* **Work request**:
Pictures stay out of the copy; output exactly the lines from the one containing "DVD>東日本大震災津波映像(2) (<DVD>)" through the end of the material.

----

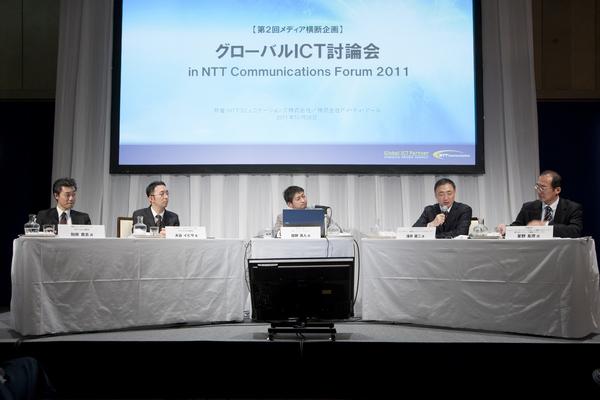 第2回メディア横断企画「グローバルICT討論会」の楽しみ方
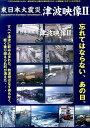 DVD>東日本大震災津波映像(2) (<DVD>)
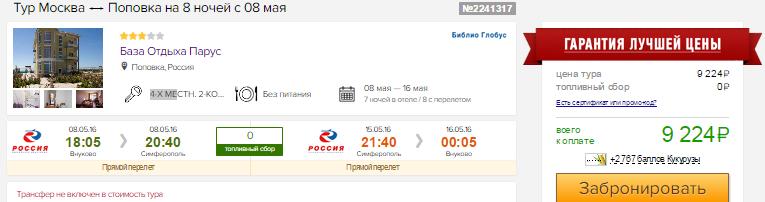 Туры в Крым из Москвы 8 ночей: от 4600 руб/чел; Из Питер 11 ночей: от 11100 руб/чел.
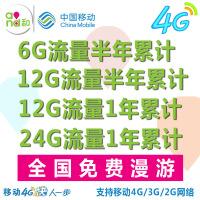 中国移动 3G/4G资费卡 移动全国6G 12G 24G 36G 48G 60G流量 流量卡 包年卡累计卡 一年卡 全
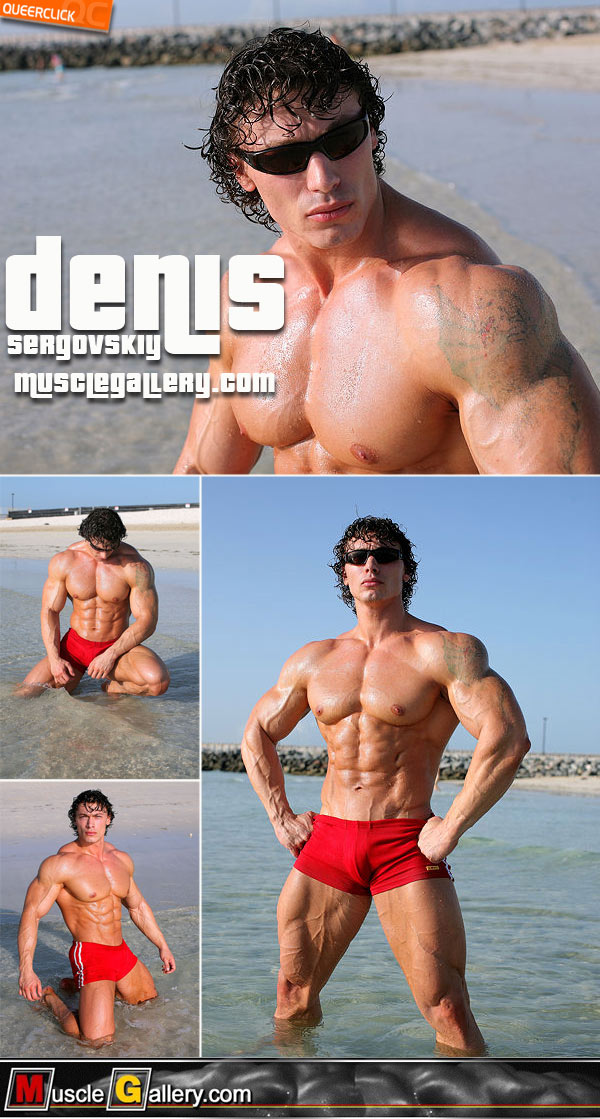 muscle gallery denis sergovskiy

----

* **Written response**:
 DVD>東日本大震災津波映像(2) (<DVD>)
 Туры в Крым из Москвы 8 ночей: от 4600 руб/чел; Из Питер 11 ночей: от 11100 руб/чел.
 中国移动 3G/4G资费卡 移动全国6G 12G 24G 36G 48G 60G流量 流量卡 包年卡累计卡 一年卡 全
 muscle gallery denis sergovskiy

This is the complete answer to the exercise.